(Task description):
Can you rewrite the rows from the line with "Viewing the depicted" to the line with "starting from furthest and ending at nearest." as a Markdown table with columns named Num and Content, putting a row number in Num and the line itself in Content, and leaving out any blank lines?

(Entries supplied):

※

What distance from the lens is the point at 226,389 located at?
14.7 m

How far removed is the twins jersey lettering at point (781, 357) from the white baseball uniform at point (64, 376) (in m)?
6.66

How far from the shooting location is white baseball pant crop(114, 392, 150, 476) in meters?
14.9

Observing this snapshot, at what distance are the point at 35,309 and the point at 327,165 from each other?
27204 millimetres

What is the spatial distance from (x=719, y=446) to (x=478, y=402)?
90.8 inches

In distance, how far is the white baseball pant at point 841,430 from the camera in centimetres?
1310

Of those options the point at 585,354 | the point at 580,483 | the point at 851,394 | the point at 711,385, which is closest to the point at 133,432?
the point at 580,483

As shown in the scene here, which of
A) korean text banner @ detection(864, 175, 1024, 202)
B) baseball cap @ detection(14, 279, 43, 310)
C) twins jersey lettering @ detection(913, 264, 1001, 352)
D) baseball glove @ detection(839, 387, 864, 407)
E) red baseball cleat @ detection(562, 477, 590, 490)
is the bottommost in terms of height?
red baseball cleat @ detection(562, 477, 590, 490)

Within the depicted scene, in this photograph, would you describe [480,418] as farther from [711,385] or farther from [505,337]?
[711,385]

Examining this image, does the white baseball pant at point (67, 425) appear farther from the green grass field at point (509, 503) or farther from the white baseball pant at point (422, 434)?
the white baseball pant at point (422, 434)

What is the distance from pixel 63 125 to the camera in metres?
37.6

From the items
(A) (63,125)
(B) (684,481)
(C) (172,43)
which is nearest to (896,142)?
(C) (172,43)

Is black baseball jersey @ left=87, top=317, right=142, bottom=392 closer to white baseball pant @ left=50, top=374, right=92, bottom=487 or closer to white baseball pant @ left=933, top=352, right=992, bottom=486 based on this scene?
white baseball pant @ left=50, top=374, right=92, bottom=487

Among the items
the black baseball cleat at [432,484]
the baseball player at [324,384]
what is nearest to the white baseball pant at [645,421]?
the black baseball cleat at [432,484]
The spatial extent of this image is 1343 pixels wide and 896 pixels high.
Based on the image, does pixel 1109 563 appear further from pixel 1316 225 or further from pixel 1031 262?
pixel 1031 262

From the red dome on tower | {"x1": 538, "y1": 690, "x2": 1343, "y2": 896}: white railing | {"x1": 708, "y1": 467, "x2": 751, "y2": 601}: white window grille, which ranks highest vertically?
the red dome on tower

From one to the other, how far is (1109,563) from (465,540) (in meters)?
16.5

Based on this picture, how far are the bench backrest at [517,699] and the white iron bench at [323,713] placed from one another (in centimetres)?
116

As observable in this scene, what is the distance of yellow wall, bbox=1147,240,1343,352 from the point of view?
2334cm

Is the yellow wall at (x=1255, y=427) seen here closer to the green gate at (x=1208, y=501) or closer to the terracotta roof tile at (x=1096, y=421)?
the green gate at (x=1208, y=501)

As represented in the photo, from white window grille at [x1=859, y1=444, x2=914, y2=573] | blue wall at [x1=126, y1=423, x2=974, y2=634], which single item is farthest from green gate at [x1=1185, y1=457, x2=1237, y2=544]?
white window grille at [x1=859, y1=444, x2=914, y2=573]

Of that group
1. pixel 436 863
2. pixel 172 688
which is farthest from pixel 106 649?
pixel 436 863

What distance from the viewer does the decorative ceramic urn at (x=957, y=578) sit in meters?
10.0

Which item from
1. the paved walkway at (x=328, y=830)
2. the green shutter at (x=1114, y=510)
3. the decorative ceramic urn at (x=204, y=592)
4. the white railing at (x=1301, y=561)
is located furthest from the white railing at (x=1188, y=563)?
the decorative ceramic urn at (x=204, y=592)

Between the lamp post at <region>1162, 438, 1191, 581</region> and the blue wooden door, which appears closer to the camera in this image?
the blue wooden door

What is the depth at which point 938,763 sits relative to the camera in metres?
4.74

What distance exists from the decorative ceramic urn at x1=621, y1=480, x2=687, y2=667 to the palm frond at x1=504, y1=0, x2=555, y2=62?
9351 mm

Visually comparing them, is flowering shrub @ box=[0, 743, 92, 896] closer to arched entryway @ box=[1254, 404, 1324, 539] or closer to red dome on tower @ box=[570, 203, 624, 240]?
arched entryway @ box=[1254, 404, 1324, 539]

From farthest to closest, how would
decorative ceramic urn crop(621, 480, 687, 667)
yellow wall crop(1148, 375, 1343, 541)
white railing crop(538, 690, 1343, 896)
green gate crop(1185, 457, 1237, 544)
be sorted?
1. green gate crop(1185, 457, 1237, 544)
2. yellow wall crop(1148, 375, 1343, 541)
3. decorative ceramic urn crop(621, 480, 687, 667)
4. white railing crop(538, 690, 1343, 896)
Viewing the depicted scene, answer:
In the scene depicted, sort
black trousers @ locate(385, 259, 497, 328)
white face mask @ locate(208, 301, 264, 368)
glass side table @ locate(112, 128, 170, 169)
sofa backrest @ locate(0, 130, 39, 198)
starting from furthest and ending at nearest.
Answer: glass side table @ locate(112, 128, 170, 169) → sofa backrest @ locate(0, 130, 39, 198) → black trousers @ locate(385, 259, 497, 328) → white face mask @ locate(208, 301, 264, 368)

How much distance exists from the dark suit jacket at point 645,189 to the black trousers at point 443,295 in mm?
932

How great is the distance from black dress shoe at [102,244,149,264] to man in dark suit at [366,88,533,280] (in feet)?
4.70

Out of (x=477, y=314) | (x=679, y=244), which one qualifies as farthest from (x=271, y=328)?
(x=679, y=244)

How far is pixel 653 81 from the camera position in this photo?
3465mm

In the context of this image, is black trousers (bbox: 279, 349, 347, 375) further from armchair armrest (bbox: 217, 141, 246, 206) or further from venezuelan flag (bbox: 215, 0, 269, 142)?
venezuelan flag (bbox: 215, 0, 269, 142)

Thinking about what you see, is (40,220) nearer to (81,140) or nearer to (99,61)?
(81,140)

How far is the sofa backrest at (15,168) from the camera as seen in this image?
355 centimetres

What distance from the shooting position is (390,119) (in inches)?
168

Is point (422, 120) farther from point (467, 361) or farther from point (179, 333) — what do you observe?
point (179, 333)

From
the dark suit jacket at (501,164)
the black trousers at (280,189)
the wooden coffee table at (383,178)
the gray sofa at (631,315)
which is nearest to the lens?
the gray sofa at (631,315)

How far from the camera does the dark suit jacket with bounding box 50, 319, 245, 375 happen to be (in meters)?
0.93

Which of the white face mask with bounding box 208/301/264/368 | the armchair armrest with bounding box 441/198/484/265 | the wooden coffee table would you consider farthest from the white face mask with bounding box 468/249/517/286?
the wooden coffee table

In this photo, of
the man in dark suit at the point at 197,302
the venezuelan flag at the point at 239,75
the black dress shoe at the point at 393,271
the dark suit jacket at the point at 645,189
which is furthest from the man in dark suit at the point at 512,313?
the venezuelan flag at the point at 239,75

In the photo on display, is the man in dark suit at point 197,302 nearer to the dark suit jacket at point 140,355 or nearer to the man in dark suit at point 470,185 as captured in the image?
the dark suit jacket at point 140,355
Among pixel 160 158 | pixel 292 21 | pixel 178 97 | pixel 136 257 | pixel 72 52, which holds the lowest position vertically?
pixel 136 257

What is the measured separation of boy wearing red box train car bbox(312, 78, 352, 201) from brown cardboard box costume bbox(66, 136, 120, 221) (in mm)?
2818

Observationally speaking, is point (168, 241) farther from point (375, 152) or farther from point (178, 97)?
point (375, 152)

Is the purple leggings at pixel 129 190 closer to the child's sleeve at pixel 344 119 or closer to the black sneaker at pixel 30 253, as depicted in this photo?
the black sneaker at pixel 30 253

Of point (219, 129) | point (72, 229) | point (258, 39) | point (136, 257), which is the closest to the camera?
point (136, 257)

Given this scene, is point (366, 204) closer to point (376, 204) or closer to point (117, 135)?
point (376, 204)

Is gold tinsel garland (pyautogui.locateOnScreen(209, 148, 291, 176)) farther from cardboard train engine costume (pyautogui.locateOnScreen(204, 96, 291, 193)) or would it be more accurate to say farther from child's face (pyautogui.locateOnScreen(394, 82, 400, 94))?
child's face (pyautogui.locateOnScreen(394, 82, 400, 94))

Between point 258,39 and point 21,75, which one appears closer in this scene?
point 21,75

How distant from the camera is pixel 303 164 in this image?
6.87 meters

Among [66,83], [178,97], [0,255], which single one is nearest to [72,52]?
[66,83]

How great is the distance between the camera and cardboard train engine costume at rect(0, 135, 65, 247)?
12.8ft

※

(Solution):
| Num | Content |
|---|---|
| 1 | Viewing the depicted scene, answer: |
| 2 | In the scene depicted, sort |
| 3 | black trousers @ locate(385, 259, 497, 328) |
| 4 | white face mask @ locate(208, 301, 264, 368) |
| 5 | glass side table @ locate(112, 128, 170, 169) |
| 6 | sofa backrest @ locate(0, 130, 39, 198) |
| 7 | starting from furthest and ending at nearest. |